Top of Data for this task

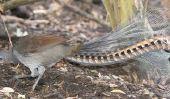 Le Lyrebird - informatif sur les espèces d'oiseaux
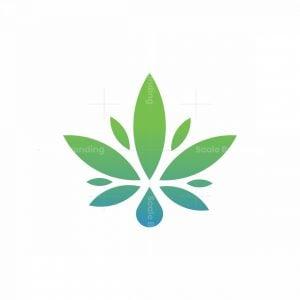 Waterdrop Cannabis Logo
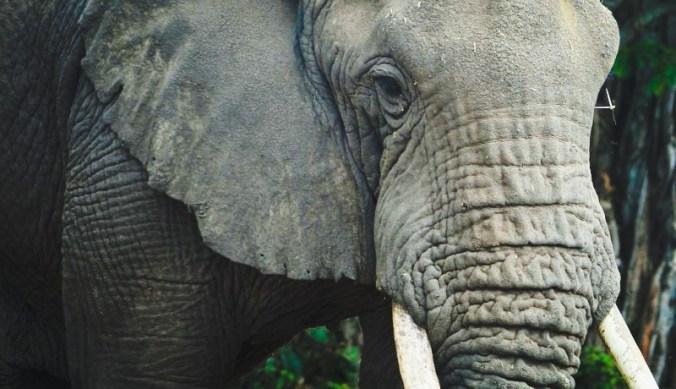 Elephant Kenya Ivory burning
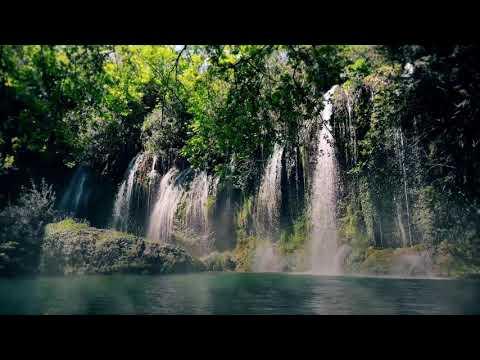ALUNA - Juntos (Mix) {ft. Mose & More} [Folktronica / Medicine Music]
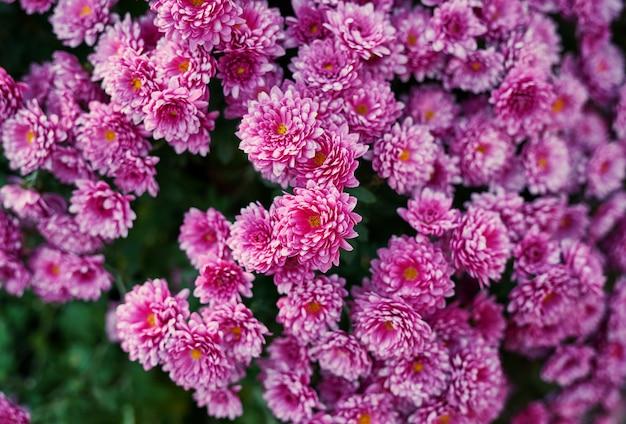 Modelo de canteiro de flores, cartão ou calendário de crisântemo roxo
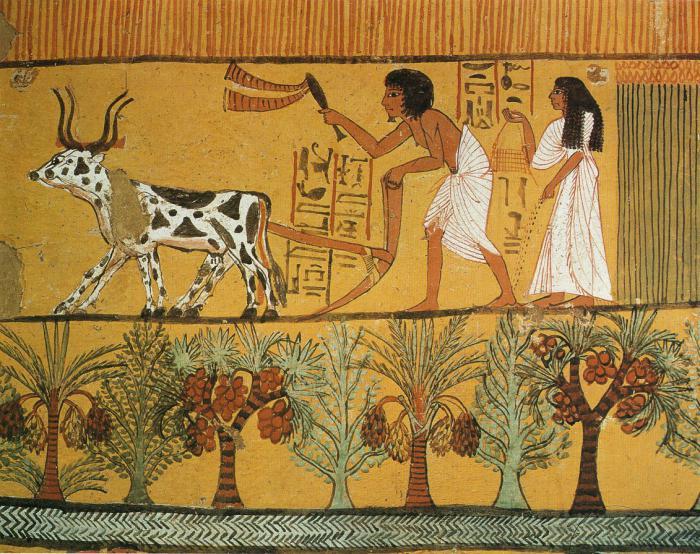 рельефы и росписи древнего египта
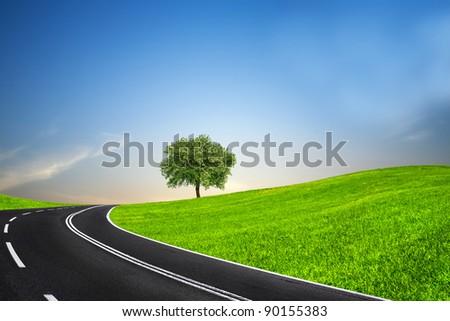 Road and green horizon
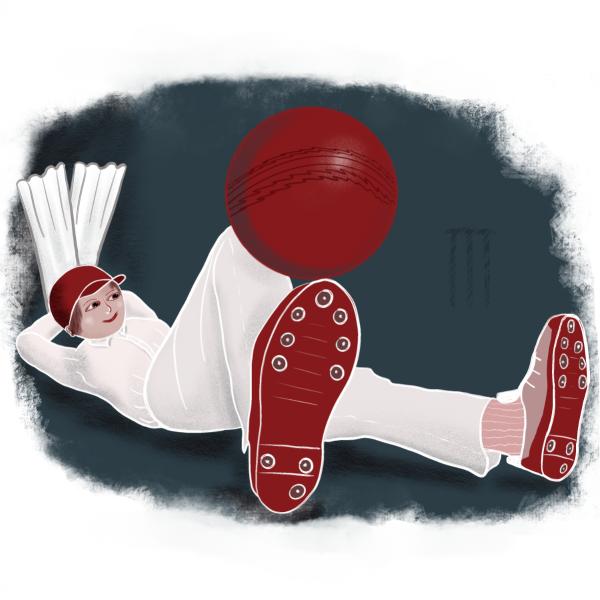 Joys of cricket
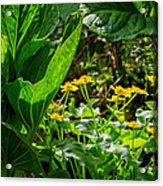 Swamp Bouquet Acrylic Print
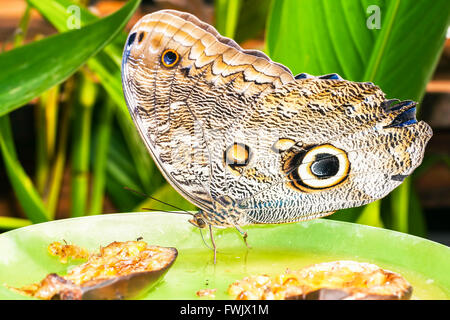 Giant Owl Butterfly, Amazon Rainforest, South America - Stock Photo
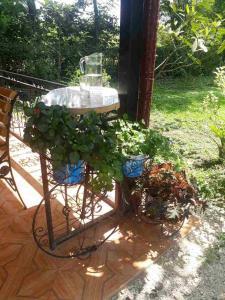 Guest House Danelia, Penziony  Martvili - big - 31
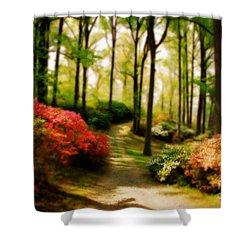 Dreamy Path Shower Curtain by Lois Bryan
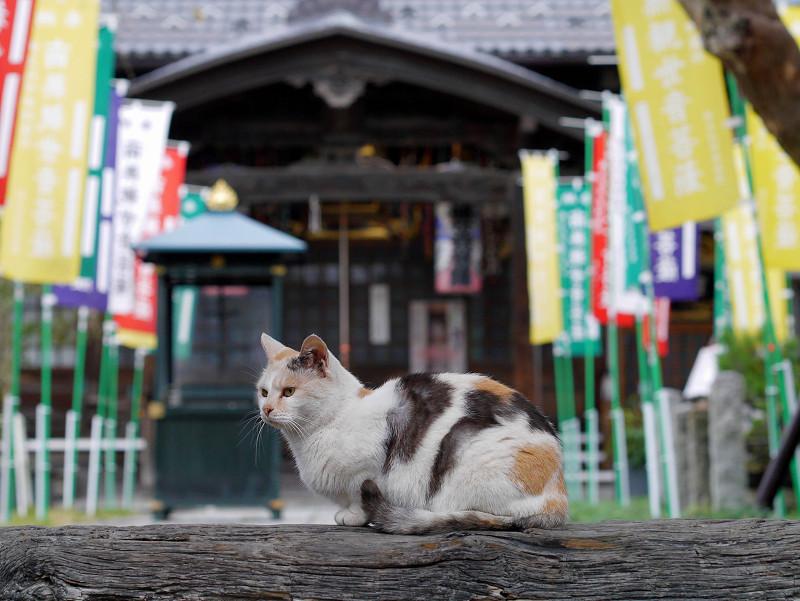 山門の薄三毛猫1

Bottom of Data for this task

Task goal: Please restate word for word the lines above, starting with the line that holds "Giant Owl Butterfly, Amazon" and ending with the final line of the records, while leaving out pictures.

Answer to the problem:
 Giant Owl Butterfly, Amazon Rainforest, South America - Stock Photo
 Guest House Danelia, Penziony  Martvili - big - 31
 Dreamy Path Shower Curtain by Lois Bryan
 山門の薄三毛猫1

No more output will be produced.